Only a short time passes before I can feel myself moving. My rescuer is carrying me somewhere. I do not know where, but I do know that I'm glad to be out of that horrid lake. The room quickly warms to a splendid level. Whoever is carrying me sets me down on a soft bed and begins to dry me off, wringing my hair out with their hands and wiping away the water from my skin. Next, this person begins to remove my dress. I smack their hand. "Get away from me, you pervert!" I cannot see them clearly as my vision is still quite blurred.
"You'll catch your death if you don't get out of these clothes. Besides, it's nothing I haven't seen before." They continue to try to rid me of my clothes.
"Stop! I shall do it! Go away, whoever you are!" I order.
"Very well. Your dry garments are here on the bed, along with some more towels. I suggest that you lie down and get some rest once you've changed. You need it."
Once I've dressed, I lie down in the bed and sleep for a bit. I wake a few hours later, perhaps, still in the place I had been.
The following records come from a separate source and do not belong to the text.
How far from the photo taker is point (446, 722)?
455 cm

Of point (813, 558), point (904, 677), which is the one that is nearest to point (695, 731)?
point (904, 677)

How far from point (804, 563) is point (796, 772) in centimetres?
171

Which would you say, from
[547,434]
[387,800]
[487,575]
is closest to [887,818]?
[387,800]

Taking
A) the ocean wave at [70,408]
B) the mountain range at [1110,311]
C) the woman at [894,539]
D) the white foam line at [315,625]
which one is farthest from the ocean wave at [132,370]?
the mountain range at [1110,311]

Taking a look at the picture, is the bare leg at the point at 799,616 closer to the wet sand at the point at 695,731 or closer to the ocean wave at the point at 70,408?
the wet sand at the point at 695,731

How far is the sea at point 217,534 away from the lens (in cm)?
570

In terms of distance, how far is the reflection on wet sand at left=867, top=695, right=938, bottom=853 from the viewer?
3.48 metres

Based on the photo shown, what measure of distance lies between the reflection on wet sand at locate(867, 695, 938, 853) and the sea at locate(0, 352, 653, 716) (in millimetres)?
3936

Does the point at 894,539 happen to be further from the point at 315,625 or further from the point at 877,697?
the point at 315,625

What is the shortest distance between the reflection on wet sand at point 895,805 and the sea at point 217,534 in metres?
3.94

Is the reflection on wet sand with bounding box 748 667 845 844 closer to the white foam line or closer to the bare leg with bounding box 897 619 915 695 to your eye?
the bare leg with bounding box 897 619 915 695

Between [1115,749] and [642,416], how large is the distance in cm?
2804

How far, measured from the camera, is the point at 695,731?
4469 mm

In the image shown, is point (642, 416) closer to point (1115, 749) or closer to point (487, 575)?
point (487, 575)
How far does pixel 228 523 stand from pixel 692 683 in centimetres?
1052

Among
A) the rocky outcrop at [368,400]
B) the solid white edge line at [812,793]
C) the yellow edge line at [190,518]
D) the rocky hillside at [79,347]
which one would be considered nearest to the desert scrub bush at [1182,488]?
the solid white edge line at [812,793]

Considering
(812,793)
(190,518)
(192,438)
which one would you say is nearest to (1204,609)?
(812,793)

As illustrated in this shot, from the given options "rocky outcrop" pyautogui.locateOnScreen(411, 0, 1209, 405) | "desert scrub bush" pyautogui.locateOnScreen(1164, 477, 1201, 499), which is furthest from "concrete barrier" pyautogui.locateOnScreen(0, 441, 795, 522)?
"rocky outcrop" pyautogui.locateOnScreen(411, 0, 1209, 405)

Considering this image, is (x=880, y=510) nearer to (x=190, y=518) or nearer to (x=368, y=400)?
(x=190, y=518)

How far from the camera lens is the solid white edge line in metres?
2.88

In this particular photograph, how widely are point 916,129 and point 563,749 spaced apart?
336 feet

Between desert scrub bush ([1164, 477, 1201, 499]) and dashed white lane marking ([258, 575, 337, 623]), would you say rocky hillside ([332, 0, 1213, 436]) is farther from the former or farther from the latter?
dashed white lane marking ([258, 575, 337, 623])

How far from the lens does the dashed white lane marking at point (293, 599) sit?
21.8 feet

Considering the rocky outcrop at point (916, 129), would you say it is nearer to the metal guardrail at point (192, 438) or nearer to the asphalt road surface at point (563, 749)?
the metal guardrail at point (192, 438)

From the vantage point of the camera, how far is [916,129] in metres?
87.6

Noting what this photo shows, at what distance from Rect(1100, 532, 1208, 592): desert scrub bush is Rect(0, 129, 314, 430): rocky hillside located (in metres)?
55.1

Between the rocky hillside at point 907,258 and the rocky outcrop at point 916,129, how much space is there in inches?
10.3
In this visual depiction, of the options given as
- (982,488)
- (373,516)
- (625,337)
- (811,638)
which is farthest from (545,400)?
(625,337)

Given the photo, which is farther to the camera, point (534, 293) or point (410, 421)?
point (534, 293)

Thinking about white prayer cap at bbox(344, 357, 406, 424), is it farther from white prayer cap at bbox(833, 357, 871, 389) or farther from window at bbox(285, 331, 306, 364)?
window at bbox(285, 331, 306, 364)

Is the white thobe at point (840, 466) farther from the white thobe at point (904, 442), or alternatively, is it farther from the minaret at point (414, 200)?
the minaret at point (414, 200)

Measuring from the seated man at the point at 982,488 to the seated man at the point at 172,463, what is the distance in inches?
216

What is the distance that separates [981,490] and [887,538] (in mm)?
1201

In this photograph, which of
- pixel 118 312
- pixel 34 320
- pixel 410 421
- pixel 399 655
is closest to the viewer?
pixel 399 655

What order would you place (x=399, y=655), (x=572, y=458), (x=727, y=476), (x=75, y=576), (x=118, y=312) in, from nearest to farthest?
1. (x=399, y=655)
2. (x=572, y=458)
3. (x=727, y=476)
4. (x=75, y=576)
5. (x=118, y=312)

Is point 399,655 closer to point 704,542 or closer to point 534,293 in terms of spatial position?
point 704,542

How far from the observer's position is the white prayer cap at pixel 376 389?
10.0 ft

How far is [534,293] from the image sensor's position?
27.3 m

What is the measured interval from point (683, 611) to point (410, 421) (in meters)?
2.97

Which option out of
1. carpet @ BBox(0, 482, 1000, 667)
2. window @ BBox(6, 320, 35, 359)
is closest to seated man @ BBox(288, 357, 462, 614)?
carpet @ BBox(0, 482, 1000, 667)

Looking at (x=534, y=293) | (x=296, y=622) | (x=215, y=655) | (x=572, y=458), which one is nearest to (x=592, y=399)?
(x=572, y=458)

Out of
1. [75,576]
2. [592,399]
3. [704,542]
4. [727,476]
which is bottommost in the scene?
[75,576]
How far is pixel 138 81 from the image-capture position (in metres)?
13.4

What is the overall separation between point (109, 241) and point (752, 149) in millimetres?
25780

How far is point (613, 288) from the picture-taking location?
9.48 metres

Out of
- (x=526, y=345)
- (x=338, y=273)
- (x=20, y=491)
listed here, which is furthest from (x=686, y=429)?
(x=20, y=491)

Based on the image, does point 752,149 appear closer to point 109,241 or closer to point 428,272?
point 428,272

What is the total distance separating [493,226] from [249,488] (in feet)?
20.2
My vision has improved greatly. "Hello?" I call out, opening the door to the room. "Is anyone here?"
"Glad to see you awake. I was so worried." I man robed in black, wearing a white mask appears.
"Erik? Mon chere, is it you?"
"Who else would you expect to find you in the lake? Of course it's me."
"Oh, mon chere, I'm so happy to see you!" I squeal, rushing into his arms.
"As I am to see you." He strokes my hair and kisses my forehead. "What were you doing? Why in the world were you trying to swim across the lake? Even I can't make that journey with the water at the temperature it is." He leads me to the sofa and sits down beside me, handing a warm cup of tea to me.
"I was trying to get to you. The boat wasn't there. I was scared you had...well...you know what I mean. And I wanted to apologize for my behavior yesterday."
"Your actions were appropriate and expected, Kiera. I can't blame you. Besides, I'm the one who should be apologizing...well, not even that. I should be grovelling at your feet for forgiveness. I should have reacted faster than I did to the incident."
"Let's just drop what happened yesterday. We both know the other is apologetic, and that's all that matters. Am I right?"
"Yes." He looks down at his cup of tea and seems to be mulling something over. "Kiera, might I ask you a question?"
"Of course," I reply.
"Are you..." He pauses. "Madam Giry came by last night to check on me and said that she believed you were...expecting. I suppose I'm wondering if it's true. Are you?"
I take a deep breath. "Yes. I'm sorry."
"Sorry? No, cherie, it's perfectly fine. Besides, I've actually changed my mind about being a father in the past months; it's a role I've yet to play. I've been a murderer, musician, magician, lover, fiance, husband, criminal, and soon I can add 'father' to the list." He embraces me warmly, sitting his tea aside. "I'm glad."
"Erik...I...I don't know what to say?"
"Maybe this will help with your answer." He pullls me closer to him and brings our lips together. "Now what do you say?"
"No other woman in the world is as fortunate as I am." He gives me a questioning look. I take his hands and kiss each of them. "I'm married to a man with more heart and soul than any other person on the planet, and the man I love more than life itself is the father of my child. What more could I want or need? I am happier than I have ever been in my life."
He smiles faintly and turns away. "Kiera..."
"Erik..." I turn his head towards me and meet his gaze. "Love doesn't lie. I would never tell you anything short of the truth."